● Work required: Output verbatim the line with "phylum: Chordata" together with every line beneath it, ending at the last line of the entries.

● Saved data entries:
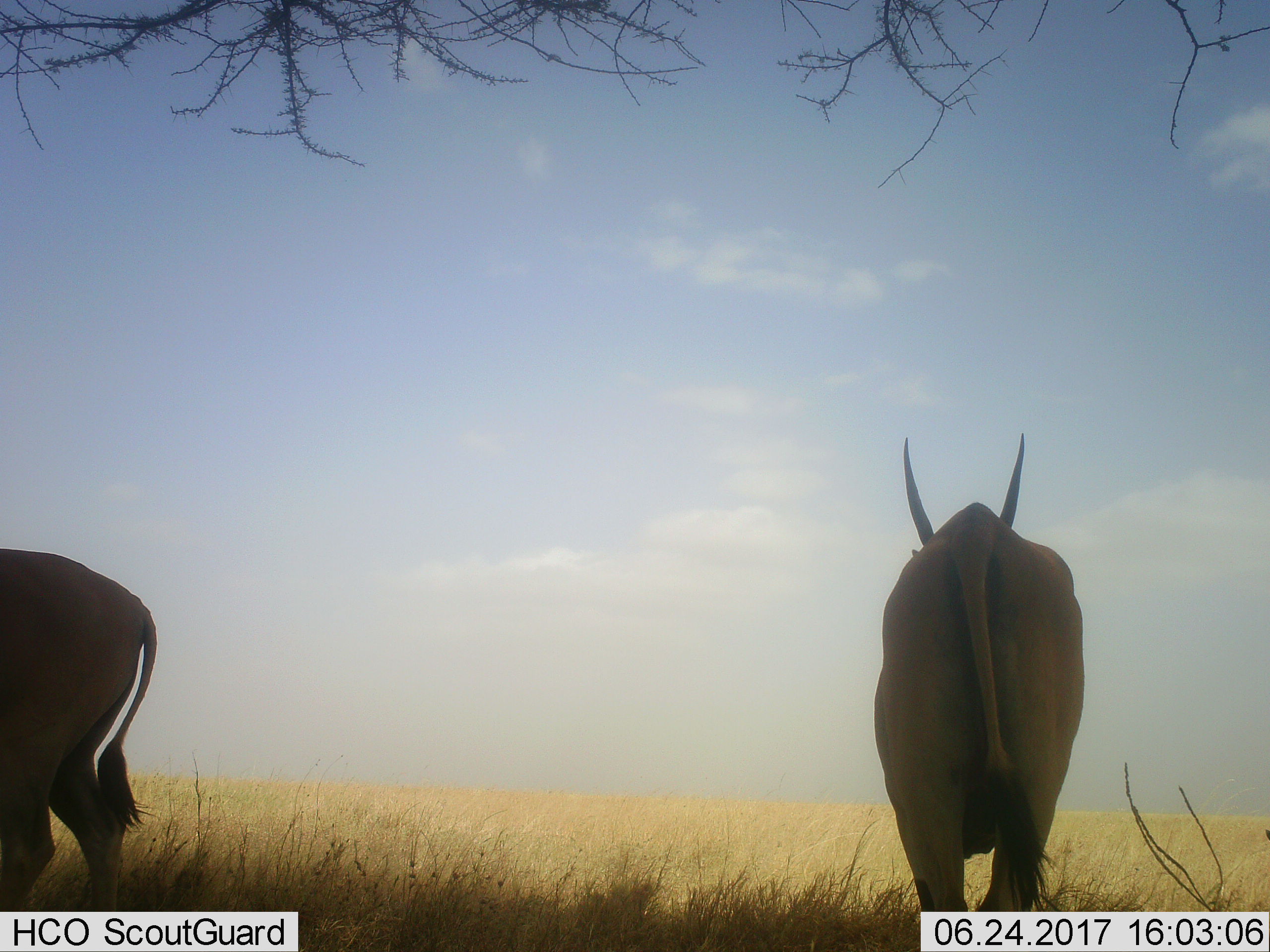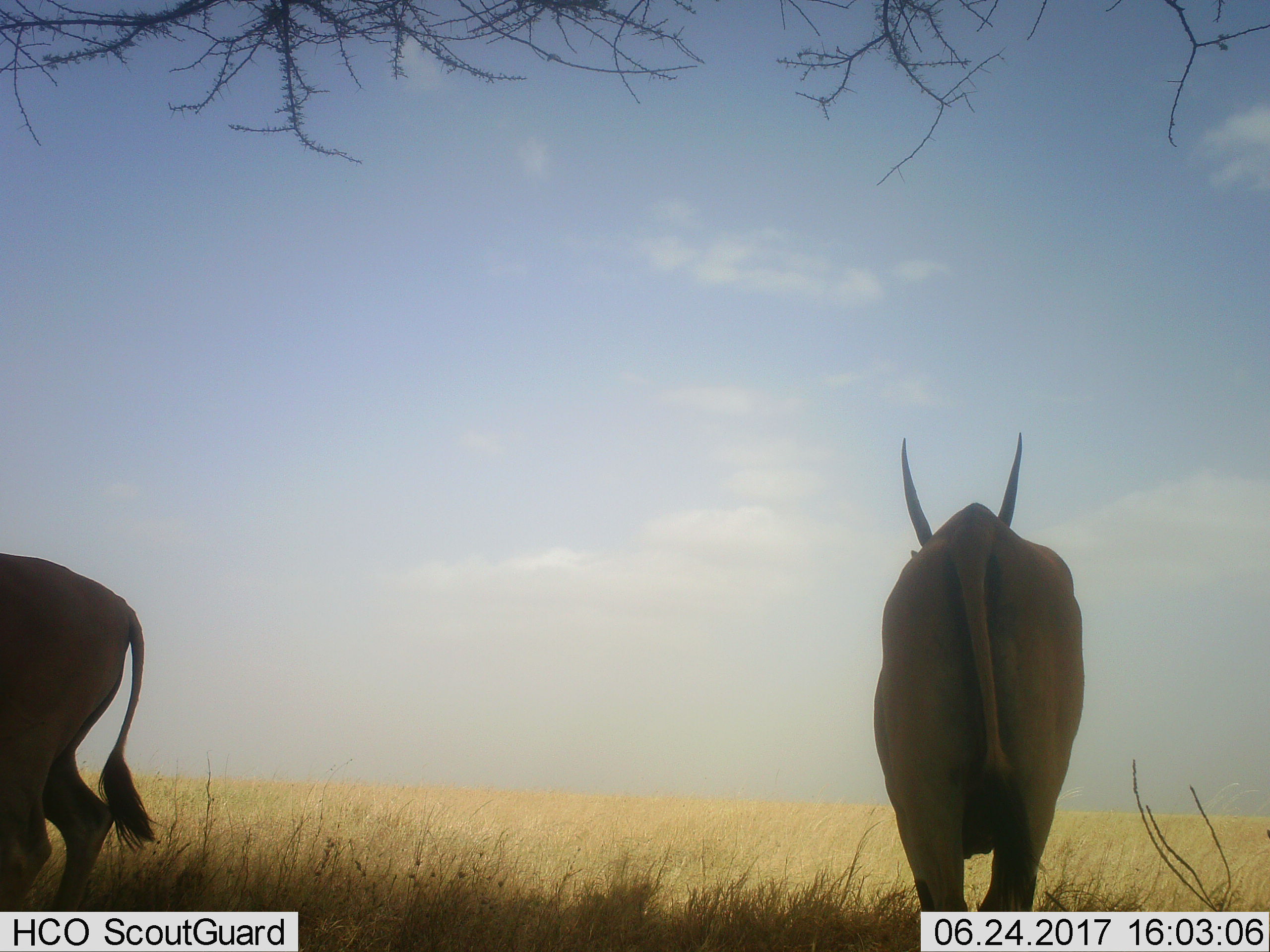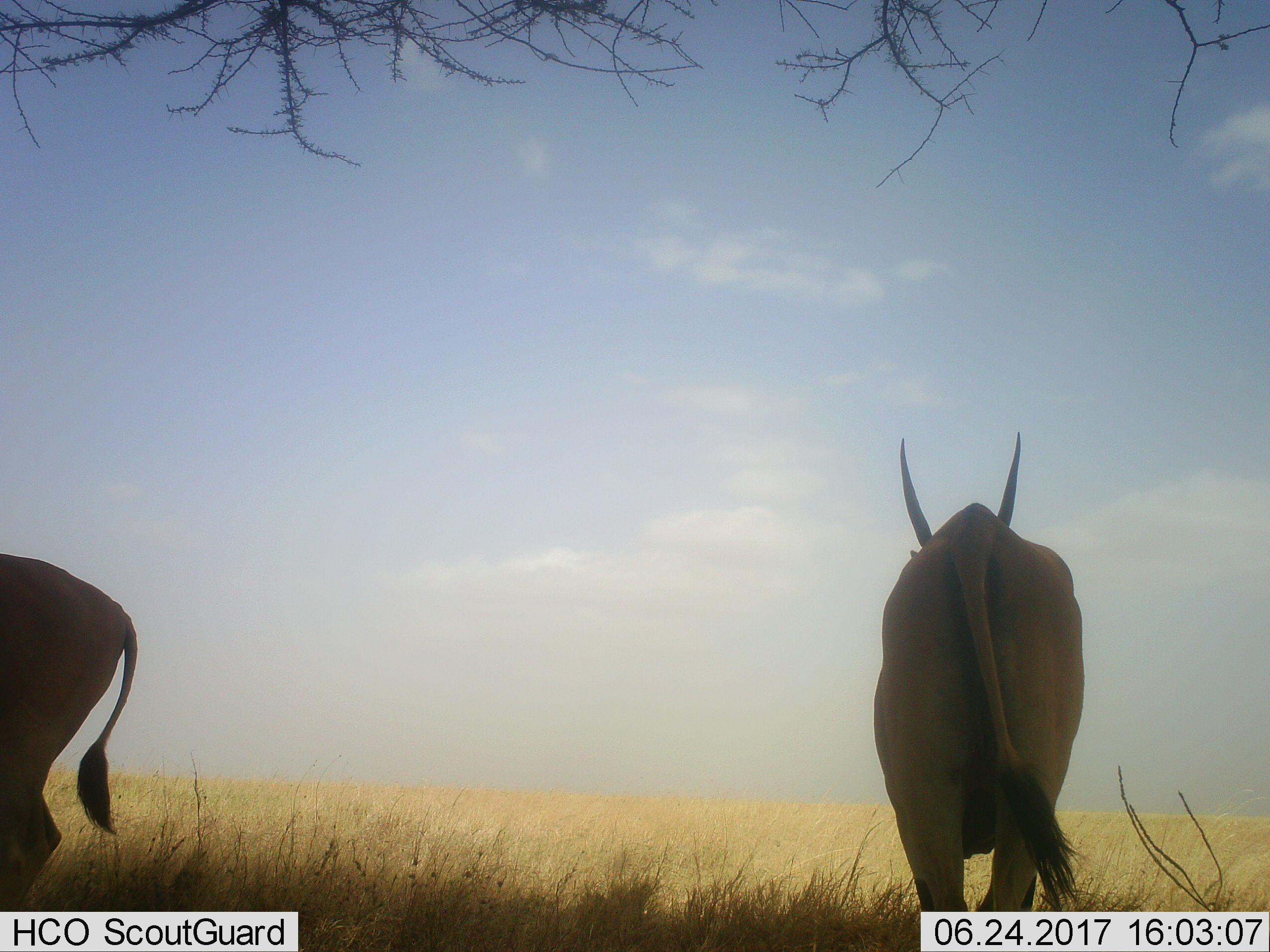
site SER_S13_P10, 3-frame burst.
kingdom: Animalia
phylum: Chordata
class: Mammalia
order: Artiodactyla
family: Bovidae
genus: Tragelaphus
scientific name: Tragelaphus oryx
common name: eland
Eland (Tragelaphus oryx), count 2. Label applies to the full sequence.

● Exercise result:
phylum: Chordata
class: Mammalia
order: Artiodactyla
family: Bovidae
genus: Tragelaphus
scientific name: Tragelaphus oryx
common name: eland
Eland (Tragelaphus oryx), count 2. Label applies to the full sequence.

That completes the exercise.